Andrew Bolton’s Reframe

“Now, we go through and reclaim the body,” Bolton said while leading a reporter through the space. One aging-body display uses a gray hoodie with the line, “I’M RETIRED. (This is as dressed up as I get.)” That text gives the show a practical edge: it is not only arguing that fashion belongs in an art museum, but also that the people wearing it are the subject, not just the garments.

The Costume Institute is the museum’s only self-funding department, so the timing matters financially as much as aesthetically.
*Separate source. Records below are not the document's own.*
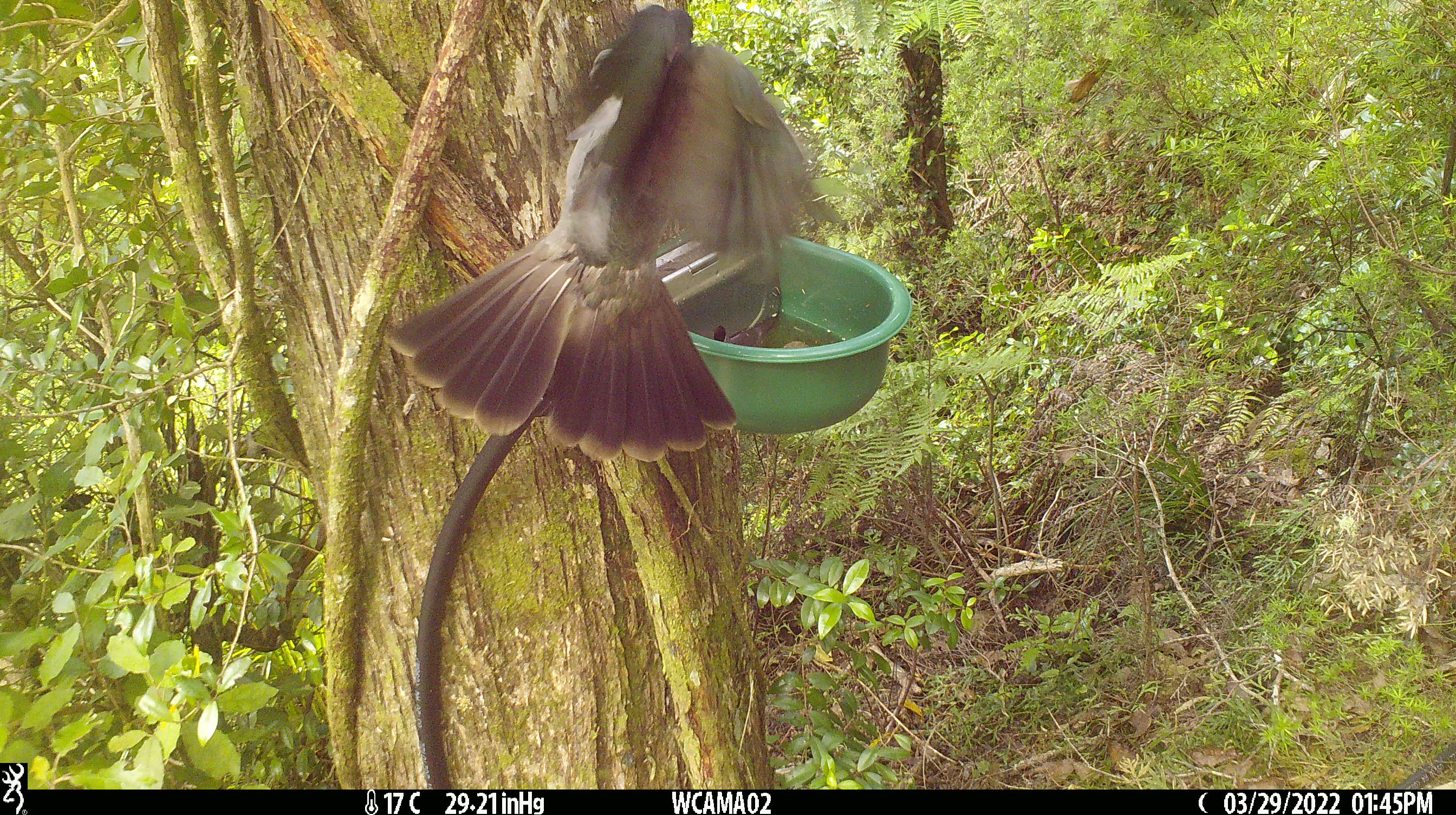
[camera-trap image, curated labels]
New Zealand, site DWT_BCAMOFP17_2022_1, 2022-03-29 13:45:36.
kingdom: Animalia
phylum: Chordata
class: Aves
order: Columbiformes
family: Columbidae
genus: Hemiphaga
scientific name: Hemiphaga novaeseelandiae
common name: new zealand pigeon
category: kereru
Last year’s Met Gala brought in a record $31 million, and this launch folds the new exhibit into the same fundraising machinery that keeps the department moving.

May 10 Opening Run

Costume Art opens to the public on May 10 and will remain on view for 8 months. For visitors, that means the Met is not treating this as a one-night Met Gala reveal; it is building a long run around body diversity, with 400 items spread across the new galleries and a clear argument that fashion can be read as art through the bodies that wear it.

For readers planning a visit after the gala, the practical takeaway is simple: the exhibit will be waiting long after the black ties leave, and the strongest reason to go is the curatorial reset itself. The museum has put body variety at the center of its fashion story, and this is the rare show where the mannequins are part of the argument.